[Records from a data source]
Content starts

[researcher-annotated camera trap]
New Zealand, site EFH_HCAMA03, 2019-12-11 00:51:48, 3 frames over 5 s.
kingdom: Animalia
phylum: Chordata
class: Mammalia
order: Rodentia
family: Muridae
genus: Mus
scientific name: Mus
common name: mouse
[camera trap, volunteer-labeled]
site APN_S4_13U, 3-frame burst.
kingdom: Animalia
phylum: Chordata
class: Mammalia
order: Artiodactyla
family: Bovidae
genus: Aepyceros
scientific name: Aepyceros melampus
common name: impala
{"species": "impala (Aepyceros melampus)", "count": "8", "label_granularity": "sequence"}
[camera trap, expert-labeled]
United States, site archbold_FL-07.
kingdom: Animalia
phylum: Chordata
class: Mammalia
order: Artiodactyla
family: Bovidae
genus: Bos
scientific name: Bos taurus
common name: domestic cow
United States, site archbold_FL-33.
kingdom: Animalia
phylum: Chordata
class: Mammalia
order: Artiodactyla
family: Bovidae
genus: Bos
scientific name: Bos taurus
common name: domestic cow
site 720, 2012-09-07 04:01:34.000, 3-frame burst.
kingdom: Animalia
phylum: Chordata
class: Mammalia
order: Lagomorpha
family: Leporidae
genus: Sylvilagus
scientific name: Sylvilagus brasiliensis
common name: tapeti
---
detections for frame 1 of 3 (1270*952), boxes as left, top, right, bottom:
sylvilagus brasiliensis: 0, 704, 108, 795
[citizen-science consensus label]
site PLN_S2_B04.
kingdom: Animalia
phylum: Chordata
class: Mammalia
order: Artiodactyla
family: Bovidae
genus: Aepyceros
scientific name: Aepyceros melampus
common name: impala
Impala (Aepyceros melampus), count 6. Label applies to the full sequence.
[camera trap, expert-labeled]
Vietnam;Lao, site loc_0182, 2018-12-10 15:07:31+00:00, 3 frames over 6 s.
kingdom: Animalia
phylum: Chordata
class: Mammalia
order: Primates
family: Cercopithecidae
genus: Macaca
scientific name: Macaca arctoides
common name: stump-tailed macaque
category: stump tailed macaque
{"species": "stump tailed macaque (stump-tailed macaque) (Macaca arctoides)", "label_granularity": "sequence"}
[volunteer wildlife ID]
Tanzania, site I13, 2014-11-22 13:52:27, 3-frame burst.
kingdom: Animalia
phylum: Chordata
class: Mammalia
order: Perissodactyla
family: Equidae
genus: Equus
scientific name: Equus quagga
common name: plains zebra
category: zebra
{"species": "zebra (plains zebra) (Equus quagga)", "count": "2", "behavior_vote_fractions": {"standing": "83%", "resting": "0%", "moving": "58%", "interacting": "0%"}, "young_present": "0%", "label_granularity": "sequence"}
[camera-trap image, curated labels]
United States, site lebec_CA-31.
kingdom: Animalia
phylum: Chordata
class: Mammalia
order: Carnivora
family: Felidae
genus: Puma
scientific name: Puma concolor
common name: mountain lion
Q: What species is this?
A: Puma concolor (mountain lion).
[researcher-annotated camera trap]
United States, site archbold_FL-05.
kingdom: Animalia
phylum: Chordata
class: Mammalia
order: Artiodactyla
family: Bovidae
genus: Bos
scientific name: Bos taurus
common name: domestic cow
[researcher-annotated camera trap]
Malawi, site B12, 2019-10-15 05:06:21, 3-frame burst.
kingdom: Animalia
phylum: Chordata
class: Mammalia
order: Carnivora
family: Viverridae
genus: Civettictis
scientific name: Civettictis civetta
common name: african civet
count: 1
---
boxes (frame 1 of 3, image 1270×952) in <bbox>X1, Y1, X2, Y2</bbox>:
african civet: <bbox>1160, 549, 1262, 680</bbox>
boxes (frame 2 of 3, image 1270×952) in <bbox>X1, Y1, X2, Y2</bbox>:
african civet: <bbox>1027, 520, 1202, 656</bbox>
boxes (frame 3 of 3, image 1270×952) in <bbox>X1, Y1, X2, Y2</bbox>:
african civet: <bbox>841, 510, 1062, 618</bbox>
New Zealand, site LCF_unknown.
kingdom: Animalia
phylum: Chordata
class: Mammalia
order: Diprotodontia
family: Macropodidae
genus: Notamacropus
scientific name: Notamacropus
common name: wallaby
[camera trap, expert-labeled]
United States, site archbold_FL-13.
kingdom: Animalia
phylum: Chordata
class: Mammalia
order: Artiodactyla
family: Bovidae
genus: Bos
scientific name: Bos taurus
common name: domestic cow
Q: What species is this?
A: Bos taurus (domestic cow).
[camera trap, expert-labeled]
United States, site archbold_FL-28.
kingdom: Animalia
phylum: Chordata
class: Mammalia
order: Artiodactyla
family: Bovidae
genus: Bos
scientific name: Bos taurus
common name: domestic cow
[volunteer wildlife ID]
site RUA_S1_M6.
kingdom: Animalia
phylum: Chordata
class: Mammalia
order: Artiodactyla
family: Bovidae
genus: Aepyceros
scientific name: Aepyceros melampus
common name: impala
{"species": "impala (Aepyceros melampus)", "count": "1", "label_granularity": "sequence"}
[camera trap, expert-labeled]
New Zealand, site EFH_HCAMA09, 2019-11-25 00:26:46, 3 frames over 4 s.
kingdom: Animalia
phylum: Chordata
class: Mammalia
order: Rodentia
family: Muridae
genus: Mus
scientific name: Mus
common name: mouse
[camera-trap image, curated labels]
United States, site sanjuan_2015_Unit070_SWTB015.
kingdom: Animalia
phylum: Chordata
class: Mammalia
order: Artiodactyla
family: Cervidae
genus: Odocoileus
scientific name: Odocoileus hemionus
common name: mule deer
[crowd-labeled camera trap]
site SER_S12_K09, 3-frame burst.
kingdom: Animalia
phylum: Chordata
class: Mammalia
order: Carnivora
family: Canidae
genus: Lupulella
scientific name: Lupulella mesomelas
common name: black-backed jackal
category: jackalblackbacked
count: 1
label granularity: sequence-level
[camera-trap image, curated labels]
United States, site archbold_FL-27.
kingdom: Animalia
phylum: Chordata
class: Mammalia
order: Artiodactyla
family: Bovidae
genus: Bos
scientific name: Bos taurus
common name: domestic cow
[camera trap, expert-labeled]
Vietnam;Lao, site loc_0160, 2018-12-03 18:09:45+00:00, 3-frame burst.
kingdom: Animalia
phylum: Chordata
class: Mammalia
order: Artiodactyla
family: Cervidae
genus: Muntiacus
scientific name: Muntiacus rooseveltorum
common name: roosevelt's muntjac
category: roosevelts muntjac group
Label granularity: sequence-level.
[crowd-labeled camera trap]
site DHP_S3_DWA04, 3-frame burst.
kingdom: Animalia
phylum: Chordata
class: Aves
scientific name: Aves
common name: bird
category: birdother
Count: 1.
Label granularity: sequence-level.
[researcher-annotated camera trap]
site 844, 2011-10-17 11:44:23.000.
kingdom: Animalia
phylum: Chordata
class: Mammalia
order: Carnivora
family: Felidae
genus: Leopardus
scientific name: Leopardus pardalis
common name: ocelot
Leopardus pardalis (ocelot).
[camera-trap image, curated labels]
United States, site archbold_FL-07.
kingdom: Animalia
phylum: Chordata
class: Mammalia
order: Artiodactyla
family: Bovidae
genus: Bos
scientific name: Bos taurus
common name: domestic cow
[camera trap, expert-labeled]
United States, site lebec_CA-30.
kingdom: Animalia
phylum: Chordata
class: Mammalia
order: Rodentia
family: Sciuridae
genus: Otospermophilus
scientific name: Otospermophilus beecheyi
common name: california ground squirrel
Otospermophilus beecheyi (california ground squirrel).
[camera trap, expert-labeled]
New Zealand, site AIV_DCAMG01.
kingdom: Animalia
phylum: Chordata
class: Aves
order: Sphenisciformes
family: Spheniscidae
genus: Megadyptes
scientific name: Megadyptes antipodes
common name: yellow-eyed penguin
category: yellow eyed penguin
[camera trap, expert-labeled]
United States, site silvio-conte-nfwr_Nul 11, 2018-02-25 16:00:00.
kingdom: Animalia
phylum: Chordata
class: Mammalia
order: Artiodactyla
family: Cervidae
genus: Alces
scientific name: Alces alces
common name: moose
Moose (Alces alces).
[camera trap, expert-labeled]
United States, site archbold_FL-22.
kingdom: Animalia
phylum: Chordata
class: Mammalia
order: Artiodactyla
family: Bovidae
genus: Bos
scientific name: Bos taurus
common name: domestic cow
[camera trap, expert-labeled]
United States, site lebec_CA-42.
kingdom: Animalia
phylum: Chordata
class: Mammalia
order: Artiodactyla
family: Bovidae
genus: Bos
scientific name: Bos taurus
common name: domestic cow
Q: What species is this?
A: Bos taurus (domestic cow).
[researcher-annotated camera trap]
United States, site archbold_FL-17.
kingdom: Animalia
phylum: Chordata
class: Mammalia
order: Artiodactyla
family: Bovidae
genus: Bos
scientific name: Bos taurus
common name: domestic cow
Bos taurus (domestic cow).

Content ends

Assignment. Within the entries, find all lines holding "category" and copy each one.

Response to the exercise.
category: stump tailed macaque
category: zebra
category: jackalblackbacked
category: roosevelts muntjac group
category: birdother
category: yellow eyed penguin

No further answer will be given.